Start of Quoted passage

Testing An Invention Prototype - How To Do It Yourself With Junk Box Parts

Testing your invention prototype can be very expensive. Here I show you how to test your prototypes with parts
from your junk box... If you are an inventor - tinkerer like I am you should have a junk box of parts.

 
 

DYI – How to Test a Prototype Air Cylinder for a New Invention

Background and development of our prototype air cylinder

My asparagus harvester invention uses high speed air cylinders to cut the spears of asparagus.  We’ve spent a number of years perfecting the cylinders, and I think we finally have a cylinder that will perform up to my expectations.

There are several problems I’ve encountered with pneumatic cylinders when you try to run them in the way my harvesting machine does.

The cylinders need to have a 20 inch stroke in order to cut the spear below the ground yet be out of the way of spears that are not long enough to cut yet.

In order to get accurate cutting I need to have the cylinders mounted side by side on 1-3/4 inch centers or smaller.  I could find no commercially available pneumatic cylinders that were narrow enough to mount on 1-3/4” centers and still have a large enough piston rod to prevent bending the piston rod during harvesting, so I had to build my own air cylinders from scratch. Years of field testing had taught me that the piston rods need to be at least 5/8” in diameter.  In order to put them on 1-3/4” centers the bore had to be 1” in diameter or less.  I used 1” bore cylinders.

End of Quoted passage

■ Instruction: Turn the paragraph of the prototype-testing article that begins "In order to get accurate cutting" into a bulleted list that keeps its main facts. The data is separate material with no connection to the prototype-testing article.

Start of Collected data

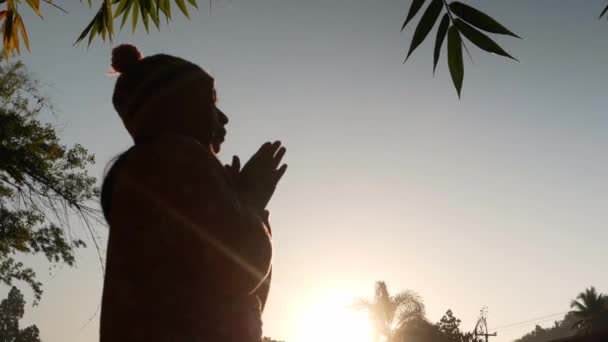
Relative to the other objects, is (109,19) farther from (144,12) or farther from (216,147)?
(216,147)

End of Collected data

■ Final result:
- Accurate cutting requires the cylinders to be mounted side by side on 1-3/4 inch centers or smaller.
- No commercially available pneumatic cylinders were narrow enough for 1-3/4" centers while still having a piston rod large enough to avoid bending during harvesting.
- The air cylinders therefore had to be built from scratch.
- Years of field testing showed the piston rods must be at least 5/8" in diameter.
- Fitting on 1-3/4" centers required a bore of 1" or less, so 1" bore cylinders were used.